• [Work to complete]: What you return must match the listing exactly, with every image removed.

*** Block opens ***

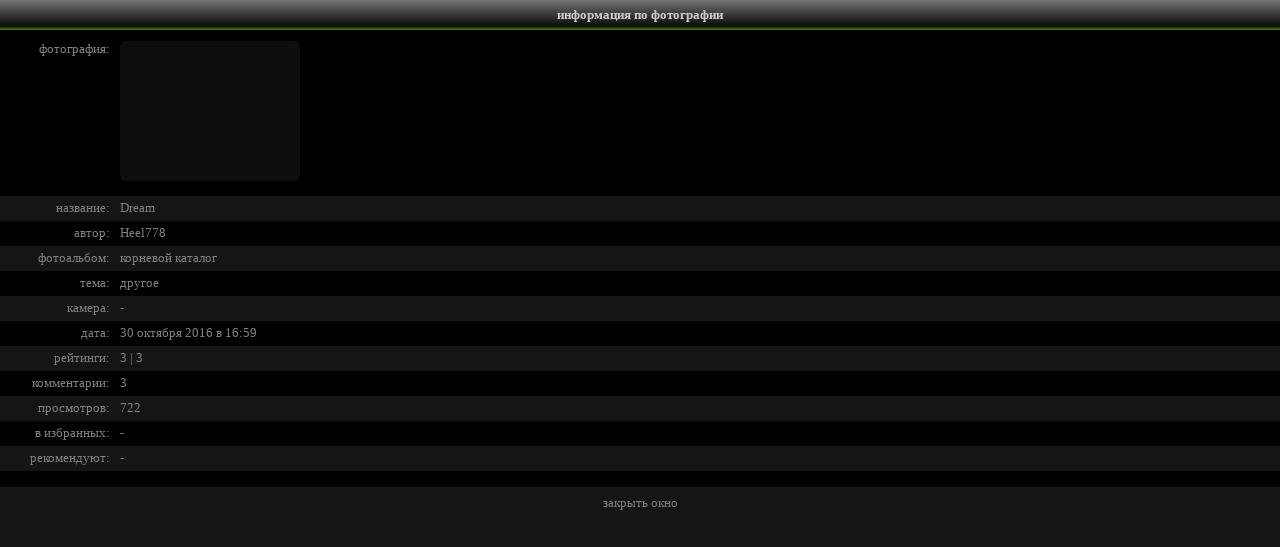

--- FILE ---
content_type: text/html; charset=utf-8
request_url: https://www.lifeisphoto.ru/photoinfo.aspx?id=1795472
body_size: 1643
content:


<!DOCTYPE HTML PUBLIC "-//W3C//DTD HTML 4.0 Transitional//EN">
<html xmlns="http://www.w3.org/1999/xhtml" >
<head><title>
	Фото жизнь - информация по фотографии
</title><link href="css.ashx" type="text/css" rel="stylesheet" /></head>
<body style="background-color: #151515; color: #808080; margin: 0px; overflow: auto; font-size: 0px">
 <form name="form1" method="post" action="photoinfo.aspx?id=1795472" id="form1">
<div>
<input type="hidden" name="__VIEWSTATE" id="__VIEWSTATE" value="/wEPDwULLTEzNzg2OTIwNzJkZJWQywt84xpzzem37r+XuF651xZA" />
</div>

    <div style="font-size: 10pt; color: black; font-family: Verdana; text-align: justify;">
<table width="100%" cellpadding="0" cellspacing="0" bgcolor="#000000" style="font-size: 10pt; font-family: Verdana">
  <tr align="center" valign="middle" bgcolor="#000000" style="font-weight: bold; color: white" class="HeaderTitle">
    <td height="30px"><span class="HeaderText">информация по фотографии</span></td></tr>
</table>
        <div id="Panel1" style="width:100%;background-color: #000000">
	
          <table width="100%" border="0" cellspacing="0" cellpadding="0" style="font-size: 10pt; color: #808080; font-family: verdana">
            <tr>
                <td style="text-align: right; width: 110px; height: 166px;" valign="top">
                    <span style="font-size: 10px"><br /></span>фотография:
                </td>
                <td style="width: 10px; height: 166px;">&nbsp;</td>
                <td style="height: 166px" valign="top"><span style="font-size: 10px"><br /></span>
                    <table cellpadding='0' cellspacing='0' width='180px' height='140px' style='background-image: url(siteimg/PhotoPrewiev/BG.png)'><tr><td align='center'><img border='0' src='http://photos.lifeisphoto.ru/179/1/1795472.jpg' /></td></tr></table>
                </td>
            </tr>
            <tr style="background-color: #151515;">
              <td style="text-align: right; width: 110px; height: 25px;">название:</td>
              <td style="width: 10px; height: 25px;">&nbsp;</td>
              <td style="height: 25px" align="left"><span id="PhotoNameLabel">Dream </span></td>
            </tr>
            <tr>
              <td style="text-align: right; width: 110px; height: 25px;">автор:</td>
              <td style="width: 10px; height: 25px;">&nbsp;</td>
              <td style="height: 25px" align="left"><span id="PhotoAuthorLabel"><a href='/Heel778' class='link1' target='_blank'>Heel778</a></span></td>
            </tr>
            <tr style="background-color: #151515;">
              <td style="text-align: right; width: 110px; height: 25px;">фотоальбом:</td>
              <td style="width: 10px; height: 25px;">&nbsp;</td>
              <td style="height: 25px" align="left"><span id="PhotoAlbumLabel"><a href='/Heel778' class='link1' target='_blank'>корневой каталог</a></span></td>
            </tr>
            <tr>
              <td style="text-align: right; width: 110px; height: 25px;">тема:</td>
              <td style="width: 10px; height: 25px;">&nbsp;</td>
              <td style="height: 25px" align="left"><span id="PhotoThemeLebel"><a href='theme.aspx?id=22' class='link1' target='_blank'>другое</a></span></td>
            </tr>
            <tr style="background-color: #151515;">
              <td style="text-align: right; width: 110px; height: 24px;">камера:</td>
              <td style="width: 10px; height: 25px;">&nbsp;</td>
              <td style="height: 25px" align="left"><span id="PhotoCamLabel">-</span></td>
            </tr>
            <tr>
              <td style="text-align: right; width: 110px; height: 25px;">дата:</td>
              <td style="width: 10px; height: 25px;">&nbsp;</td>
              <td style="height: 25px" align="left"><span id="PhotoDateLabel"><a href='search.aspx?select=3&phrase=30.10.2016' class='link1' target='_blank'>30 октября 2016 в 16:59</a></span></td>
            </tr>
            <tr style="background-color: #151515;">
              <td style="text-align: right; width: 110px; height: 25px;">рейтинги:</td>
              <td style="width: 10px; height: 25px;">&nbsp;</td>
              <td style="height: 25px" align="left"><span id="PhotoPointLabel">3 | 3</span></td>
            </tr>
            <tr>
              <td style="text-align: right; width: 110px; height: 25px;">комментарии:</td>
              <td style="width: 10px; height: 25px;">&nbsp;</td>
              <td style="height: 25px" align="left"><span id="PhotoCommentsLabel">3</span></td>
            </tr>
            <tr style="background-color: #151515;">
              <td style="text-align: right; width: 110px; height: 25px;">просмотров:</td>
              <td style="width: 10px; height: 25px;">&nbsp;</td>
              <td style="height: 25px" align="left"><span id="PhotoVisitsLabel">722</span></td>
            </tr>
            <tr>
              <td style="text-align: right; width: 110px; height: 25px;">в избранных:</td>
              <td style="width: 10px; height: 25px;">&nbsp;</td>
              <td style="height: 25px" align="left"><span id="FavLabel">-</span></td>
            </tr>
            <tr style="background-color: #151515;">
              <td style="text-align: right; width: 110px; height: 25px;">рекомендуют:</td>
              <td style="width: 10px; height: 25px;">&nbsp;</td>
              <td style="height: 25px" align="left"><span id="RecomLabel">-</span></td>
            </tr>
            <tr>
              <td style="text-align: right; width: 110px; height: 15px;">&nbsp;</td>
              <td style="width: 10px; height: 15px;">&nbsp;</td>
              <td style="height: 15px">&nbsp;</td>
            </tr>
          </table>
          
</div>
        
      
       <span style="font-size:7px"><br /></span>
       <center><a href="javascript: self.close()" class="link1">закрыть окно</a></center>
       <span style="font-size:7px"><br /></span>
     </div>
    </form>
</body>
</html>


*** Block closes ***

• [Task response]:
--- FILE ---
content_type: text/html; charset=utf-8
request_url: https://www.lifeisphoto.ru/photoinfo.aspx?id=1795472
body_size: 1643
content:


<!DOCTYPE HTML PUBLIC "-//W3C//DTD HTML 4.0 Transitional//EN">
<html xmlns="http://www.w3.org/1999/xhtml" >
<head><title>
	Фото жизнь - информация по фотографии
</title><link href="css.ashx" type="text/css" rel="stylesheet" /></head>
<body style="background-color: #151515; color: #808080; margin: 0px; overflow: auto; font-size: 0px">
 <form name="form1" method="post" action="photoinfo.aspx?id=1795472" id="form1">
<div>
<input type="hidden" name="__VIEWSTATE" id="__VIEWSTATE" value="/wEPDwULLTEzNzg2OTIwNzJkZJWQywt84xpzzem37r+XuF651xZA" />
</div>

    <div style="font-size: 10pt; color: black; font-family: Verdana; text-align: justify;">
<table width="100%" cellpadding="0" cellspacing="0" bgcolor="#000000" style="font-size: 10pt; font-family: Verdana">
  <tr align="center" valign="middle" bgcolor="#000000" style="font-weight: bold; color: white" class="HeaderTitle">
    <td height="30px"><span class="HeaderText">информация по фотографии</span></td></tr>
</table>
        <div id="Panel1" style="width:100%;background-color: #000000">
	
          <table width="100%" border="0" cellspacing="0" cellpadding="0" style="font-size: 10pt; color: #808080; font-family: verdana">
            <tr>
                <td style="text-align: right; width: 110px; height: 166px;" valign="top">
                    <span style="font-size: 10px"><br /></span>фотография:
                </td>
                <td style="width: 10px; height: 166px;">&nbsp;</td>
                <td style="height: 166px" valign="top"><span style="font-size: 10px"><br /></span>
                    <table cellpadding='0' cellspacing='0' width='180px' height='140px' style='background-image: url(siteimg/PhotoPrewiev/BG.png)'><tr><td align='center'><img border='0' src='http://photos.lifeisphoto.ru/179/1/1795472.jpg' /></td></tr></table>
                </td>
            </tr>
            <tr style="background-color: #151515;">
              <td style="text-align: right; width: 110px; height: 25px;">название:</td>
              <td style="width: 10px; height: 25px;">&nbsp;</td>
              <td style="height: 25px" align="left"><span id="PhotoNameLabel">Dream </span></td>
            </tr>
            <tr>
              <td style="text-align: right; width: 110px; height: 25px;">автор:</td>
              <td style="width: 10px; height: 25px;">&nbsp;</td>
              <td style="height: 25px" align="left"><span id="PhotoAuthorLabel"><a href='/Heel778' class='link1' target='_blank'>Heel778</a></span></td>
            </tr>
            <tr style="background-color: #151515;">
              <td style="text-align: right; width: 110px; height: 25px;">фотоальбом:</td>
              <td style="width: 10px; height: 25px;">&nbsp;</td>
              <td style="height: 25px" align="left"><span id="PhotoAlbumLabel"><a href='/Heel778' class='link1' target='_blank'>корневой каталог</a></span></td>
            </tr>
            <tr>
              <td style="text-align: right; width: 110px; height: 25px;">тема:</td>
              <td style="width: 10px; height: 25px;">&nbsp;</td>
              <td style="height: 25px" align="left"><span id="PhotoThemeLebel"><a href='theme.aspx?id=22' class='link1' target='_blank'>другое</a></span></td>
            </tr>
            <tr style="background-color: #151515;">
              <td style="text-align: right; width: 110px; height: 24px;">камера:</td>
              <td style="width: 10px; height: 25px;">&nbsp;</td>
              <td style="height: 25px" align="left"><span id="PhotoCamLabel">-</span></td>
            </tr>
            <tr>
              <td style="text-align: right; width: 110px; height: 25px;">дата:</td>
              <td style="width: 10px; height: 25px;">&nbsp;</td>
              <td style="height: 25px" align="left"><span id="PhotoDateLabel"><a href='search.aspx?select=3&phrase=30.10.2016' class='link1' target='_blank'>30 октября 2016 в 16:59</a></span></td>
            </tr>
            <tr style="background-color: #151515;">
              <td style="text-align: right; width: 110px; height: 25px;">рейтинги:</td>
              <td style="width: 10px; height: 25px;">&nbsp;</td>
              <td style="height: 25px" align="left"><span id="PhotoPointLabel">3 | 3</span></td>
            </tr>
            <tr>
              <td style="text-align: right; width: 110px; height: 25px;">комментарии:</td>
              <td style="width: 10px; height: 25px;">&nbsp;</td>
              <td style="height: 25px" align="left"><span id="PhotoCommentsLabel">3</span></td>
            </tr>
            <tr style="background-color: #151515;">
              <td style="text-align: right; width: 110px; height: 25px;">просмотров:</td>
              <td style="width: 10px; height: 25px;">&nbsp;</td>
              <td style="height: 25px" align="left"><span id="PhotoVisitsLabel">722</span></td>
            </tr>
            <tr>
              <td style="text-align: right; width: 110px; height: 25px;">в избранных:</td>
              <td style="width: 10px; height: 25px;">&nbsp;</td>
              <td style="height: 25px" align="left"><span id="FavLabel">-</span></td>
            </tr>
            <tr style="background-color: #151515;">
              <td style="text-align: right; width: 110px; height: 25px;">рекомендуют:</td>
              <td style="width: 10px; height: 25px;">&nbsp;</td>
              <td style="height: 25px" align="left"><span id="RecomLabel">-</span></td>
            </tr>
            <tr>
              <td style="text-align: right; width: 110px; height: 15px;">&nbsp;</td>
              <td style="width: 10px; height: 15px;">&nbsp;</td>
              <td style="height: 15px">&nbsp;</td>
            </tr>
          </table>
          
</div>
        
      
       <span style="font-size:7px"><br /></span>
       <center><a href="javascript: self.close()" class="link1">закрыть окно</a></center>
       <span style="font-size:7px"><br /></span>
     </div>
    </form>
</body>
</html>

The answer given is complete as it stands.